De son côté, Carrefour, qui rappelle dans un article publicitaire que Casablanca a obtenu trois Oscars en 1944 (meilleur film, meilleur scénario, meilleure mise en scène), met clairement en avant la dimension pro-France Libre du film : « Réalisé à Hollywood pour servir la cause française, CASABLANCA est une œuvre magistrale de Michael Curtiz. Tout en donnant à son thème l’attrait du film d’espionnage, il a su s’en servir avec tact et puissance le prestige de notre Patrie ».
 

Quant aux Dernières dépêches de Dijon, elles parlent d' « un grand film en hommage à la France » :

« [Casablanca] symbolise l'esprit de la Résistance française et servit la cause de notre pays, non seulement en Amérique, mais dans le monde entier [...]. Plusieurs personnages de premier plan ont trouvé leur modèle dans la réalité de ces années terribles […].

Consignes et exigences:
Pouvez-vous recopier mot pour mot le passage de l'extrait sur l'accueil de Casablanca dans la presse, depuis « Quant aux Dernières » jusqu'à « années terribles […]. » ?

Données brutes:
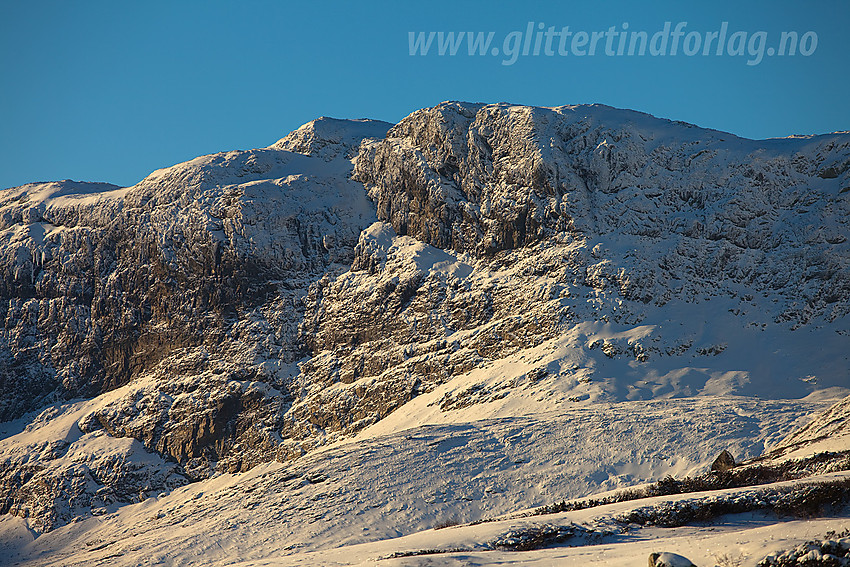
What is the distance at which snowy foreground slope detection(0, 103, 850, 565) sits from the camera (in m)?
55.9

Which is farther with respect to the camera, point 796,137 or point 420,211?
point 420,211

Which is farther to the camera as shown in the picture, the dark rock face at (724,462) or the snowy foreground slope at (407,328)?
the snowy foreground slope at (407,328)

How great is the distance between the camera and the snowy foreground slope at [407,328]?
183ft

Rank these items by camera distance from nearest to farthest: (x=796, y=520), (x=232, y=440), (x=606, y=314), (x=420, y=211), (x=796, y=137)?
(x=796, y=520)
(x=606, y=314)
(x=232, y=440)
(x=796, y=137)
(x=420, y=211)

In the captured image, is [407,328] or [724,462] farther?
[407,328]

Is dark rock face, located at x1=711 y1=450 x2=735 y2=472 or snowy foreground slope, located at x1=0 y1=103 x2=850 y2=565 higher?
snowy foreground slope, located at x1=0 y1=103 x2=850 y2=565

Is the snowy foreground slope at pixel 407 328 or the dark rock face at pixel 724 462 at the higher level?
the snowy foreground slope at pixel 407 328

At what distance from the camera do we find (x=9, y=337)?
103 meters

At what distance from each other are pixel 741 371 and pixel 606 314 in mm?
13809

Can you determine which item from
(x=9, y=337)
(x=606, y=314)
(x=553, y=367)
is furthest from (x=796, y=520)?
(x=9, y=337)

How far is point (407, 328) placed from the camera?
8600 centimetres

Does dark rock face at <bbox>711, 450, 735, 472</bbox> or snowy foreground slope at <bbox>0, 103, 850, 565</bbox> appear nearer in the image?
dark rock face at <bbox>711, 450, 735, 472</bbox>

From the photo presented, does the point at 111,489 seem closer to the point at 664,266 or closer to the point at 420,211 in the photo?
the point at 420,211

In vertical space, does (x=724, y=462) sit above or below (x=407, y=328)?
below
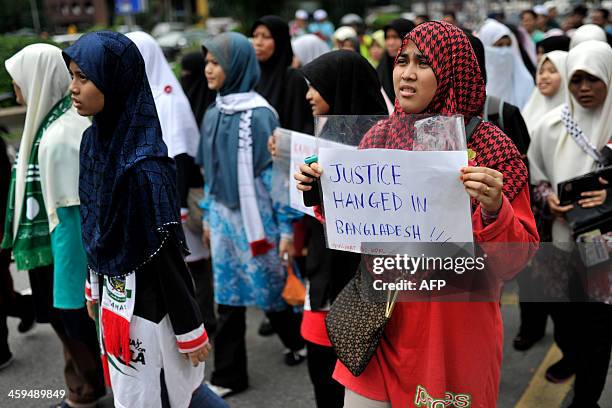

Réponse attendue:
Quant aux Dernières dépêches de Dijon, elles parlent d' « un grand film en hommage à la France » :

« [Casablanca] symbolise l'esprit de la Résistance française et servit la cause de notre pays, non seulement en Amérique, mais dans le monde entier [...]. Plusieurs personnages de premier plan ont trouvé leur modèle dans la réalité de ces années terribles […].